■ **EXTRACT**:
● ● ● ● ●

Eliasson’s diverse works – in sculpture, painting, photography, film, and installations – have been exhibited widely throughout the world. Not limited to the confines of the museum and gallery, his practice engages the broader public sphere through architectural projects and interventions in civic space.
Eliasson was born in 1967. He grew up in Iceland and Denmark and studied, from 1989 to 1995, at the Royal Danish Academy of Fine Arts. In 1995, he moved to Berlin and founded Studio Olafur Eliasson, which today encompasses some seventy-five craftsmen, specialised technicians, architects, archivists, administrators, programmers, art historians, and cooks. Since the mid-1990s, Eliasson has realised numerous major exhibitions and projects around the world. In 2003, Eliasson represented Denmark at the 50th Venice Biennale, with The blind pavilion, and, later that year, he installed The weather project at Tate Modern’s Turbine Hall, London. Take your time: Olafur Eliasson, a survey exhibition organised by SFMOMA in 2007, travelled until 2010 to various venues, including the Museum of Modern Art, New York. Innen Stadt Aussen (Inner City Out), at Martin-Gropius-Bau in 2010, involved interventions across Berlin as well as in the museum. Similarly, in 2011, Seu corpo da obra (Your body of work) engaged with three institutions around São Paulo – SESC Pompeia, SESC Belenzinho, and Pinacoteca do Estado de São Paulo – and spread out into the city itself.

● ● ● ● ●

■ **CHALLENGES**:
A - According to the Eliasson extract, in what year and in which city did he found Studio Olafur Eliasson?
B - In one to three sentences, explain how the Eliasson extract says his practice reaches beyond museums and galleries.
C - Reproduce the Eliasson extract from "Eliasson’s diverse works" to "in civic space.".
The lines that come next have no connection to the Eliasson extract.

■ **PROVIDED MATERIAL**:
● ● ● ● ●

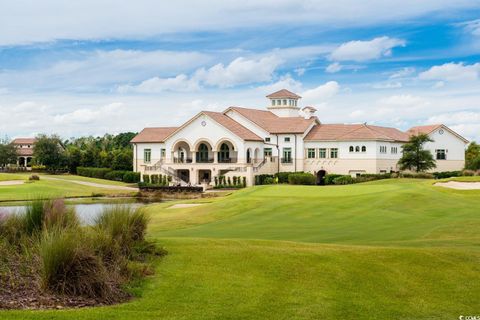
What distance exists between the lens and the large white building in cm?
6241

● ● ● ● ●

■ **EXERCISE SOLUTIONS**:
A - He founded it in Berlin in 1995.

B - His practice is not confined to museums and galleries. It engages the broader public sphere through architectural projects and interventions in civic space.

C -
Eliasson’s diverse works – in sculpture, painting, photography, film, and installations – have been exhibited widely throughout the world. Not limited to the confines of the museum and gallery, his practice engages the broader public sphere through architectural projects and interventions in civic space.